> **Written exercise**
Will you transcribe all the entries word for word, skipping the pictures they hold?

> **Records for processing**

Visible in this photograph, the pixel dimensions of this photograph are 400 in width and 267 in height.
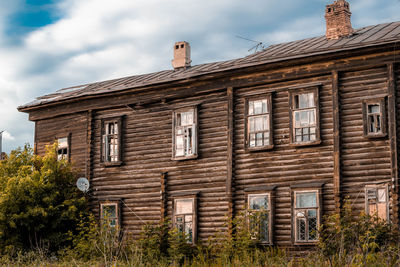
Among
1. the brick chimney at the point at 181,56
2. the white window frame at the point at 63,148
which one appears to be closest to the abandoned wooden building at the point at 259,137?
the white window frame at the point at 63,148

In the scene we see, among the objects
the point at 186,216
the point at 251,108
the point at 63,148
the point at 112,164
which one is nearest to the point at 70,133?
the point at 63,148

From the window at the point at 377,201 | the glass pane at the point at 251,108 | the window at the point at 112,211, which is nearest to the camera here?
the window at the point at 377,201

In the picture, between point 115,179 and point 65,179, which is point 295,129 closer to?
point 115,179

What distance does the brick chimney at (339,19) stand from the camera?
21953 mm

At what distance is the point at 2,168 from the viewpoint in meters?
25.2

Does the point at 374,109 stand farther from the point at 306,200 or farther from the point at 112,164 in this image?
the point at 112,164

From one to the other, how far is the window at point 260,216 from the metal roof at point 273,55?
14.1ft

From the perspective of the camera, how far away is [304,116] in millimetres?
20625

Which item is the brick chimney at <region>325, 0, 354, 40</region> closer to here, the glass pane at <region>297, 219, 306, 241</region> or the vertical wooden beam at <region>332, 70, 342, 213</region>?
the vertical wooden beam at <region>332, 70, 342, 213</region>

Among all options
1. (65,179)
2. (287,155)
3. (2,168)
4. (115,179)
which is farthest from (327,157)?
(2,168)

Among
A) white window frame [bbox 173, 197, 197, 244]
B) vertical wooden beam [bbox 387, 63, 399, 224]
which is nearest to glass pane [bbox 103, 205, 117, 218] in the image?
white window frame [bbox 173, 197, 197, 244]

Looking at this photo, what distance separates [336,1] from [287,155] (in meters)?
5.51

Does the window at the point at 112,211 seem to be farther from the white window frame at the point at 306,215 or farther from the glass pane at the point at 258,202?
the white window frame at the point at 306,215

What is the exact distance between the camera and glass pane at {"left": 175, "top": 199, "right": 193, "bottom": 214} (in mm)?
22797
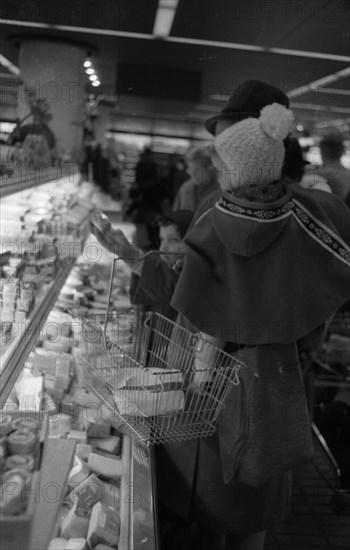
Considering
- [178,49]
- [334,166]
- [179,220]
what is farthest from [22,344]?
[178,49]

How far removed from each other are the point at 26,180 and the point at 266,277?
133 cm

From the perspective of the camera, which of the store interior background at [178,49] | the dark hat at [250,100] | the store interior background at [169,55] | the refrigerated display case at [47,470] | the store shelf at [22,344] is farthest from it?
the store interior background at [178,49]

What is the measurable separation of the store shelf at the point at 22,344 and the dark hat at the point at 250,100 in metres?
1.10

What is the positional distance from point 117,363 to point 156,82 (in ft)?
22.1

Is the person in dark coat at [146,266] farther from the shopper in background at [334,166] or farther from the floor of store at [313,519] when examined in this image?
the shopper in background at [334,166]

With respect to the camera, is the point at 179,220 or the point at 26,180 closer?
the point at 26,180

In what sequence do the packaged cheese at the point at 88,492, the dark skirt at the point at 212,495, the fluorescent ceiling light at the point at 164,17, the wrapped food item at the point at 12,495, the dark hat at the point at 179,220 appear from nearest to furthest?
the wrapped food item at the point at 12,495 → the packaged cheese at the point at 88,492 → the dark skirt at the point at 212,495 → the dark hat at the point at 179,220 → the fluorescent ceiling light at the point at 164,17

> **Result for this exercise**
Visible in this photograph, the pixel dimensions of this photograph are 400 in width and 267 in height.
Among
1. the brick chimney at the point at 181,56
2. the white window frame at the point at 63,148
which one appears to be closest to the abandoned wooden building at the point at 259,137?
the white window frame at the point at 63,148

In the scene we see, among the objects
the point at 186,216
the point at 251,108
the point at 63,148
the point at 112,164
which one is nearest to the point at 70,133?
the point at 63,148

From the window at the point at 377,201 | the glass pane at the point at 251,108 | the window at the point at 112,211, which is nearest to the camera here?
the window at the point at 377,201

In the picture, between point 115,179 and point 65,179, which is point 295,129 closer to?
point 115,179

What distance does the brick chimney at (339,19) stand from the camera?
21953 mm

At what distance is the point at 2,168 from the viewpoint in meters?
25.2

Does the point at 374,109 stand farther from the point at 306,200 or farther from the point at 112,164 in this image?
the point at 112,164

From one to the other, how far is the window at point 260,216 from the metal roof at point 273,55?
14.1ft

From the perspective of the camera, how far away is [304,116] in millimetres?
20625

Which item is the brick chimney at <region>325, 0, 354, 40</region> closer to here, the glass pane at <region>297, 219, 306, 241</region> or the vertical wooden beam at <region>332, 70, 342, 213</region>?
the vertical wooden beam at <region>332, 70, 342, 213</region>

Among all options
1. (65,179)
2. (287,155)
3. (2,168)
4. (115,179)
which is farthest from (327,157)?
(2,168)

Among
A) white window frame [bbox 173, 197, 197, 244]
B) vertical wooden beam [bbox 387, 63, 399, 224]
which is nearest to glass pane [bbox 103, 205, 117, 218] in the image?
white window frame [bbox 173, 197, 197, 244]

Looking at this photo, what distance separates [336,1] from [287,155] (in meters)?
5.51

Does the window at the point at 112,211 seem to be farther from the white window frame at the point at 306,215 or farther from the glass pane at the point at 258,202?
the white window frame at the point at 306,215

What is the exact distance between the camera and glass pane at {"left": 175, "top": 199, "right": 193, "bottom": 214} (in mm)?
22797
Considering
- [178,49]
- [334,166]
- [179,220]
what is farthest from [22,344]?
[178,49]

How far removed from each other are the point at 26,180 and the point at 266,277?
133 cm

From the perspective of the camera, which of the store interior background at [178,49] | the dark hat at [250,100] | the store interior background at [169,55] | the refrigerated display case at [47,470] | the store shelf at [22,344] is farthest from it?
the store interior background at [178,49]

What is the measurable separation of the store shelf at the point at 22,344 and the dark hat at the point at 250,100 in metres?
1.10

What is the positional distance from point 117,363 to point 156,82 (in ft)?
22.1

Is the person in dark coat at [146,266] farther from the shopper in background at [334,166] or farther from the floor of store at [313,519] when examined in this image?
the shopper in background at [334,166]

With respect to the camera, is the point at 179,220 or the point at 26,180 closer?
the point at 26,180

In what sequence do the packaged cheese at the point at 88,492, the dark skirt at the point at 212,495, the fluorescent ceiling light at the point at 164,17, the wrapped food item at the point at 12,495, the dark hat at the point at 179,220 appear from nearest to furthest?
the wrapped food item at the point at 12,495 → the packaged cheese at the point at 88,492 → the dark skirt at the point at 212,495 → the dark hat at the point at 179,220 → the fluorescent ceiling light at the point at 164,17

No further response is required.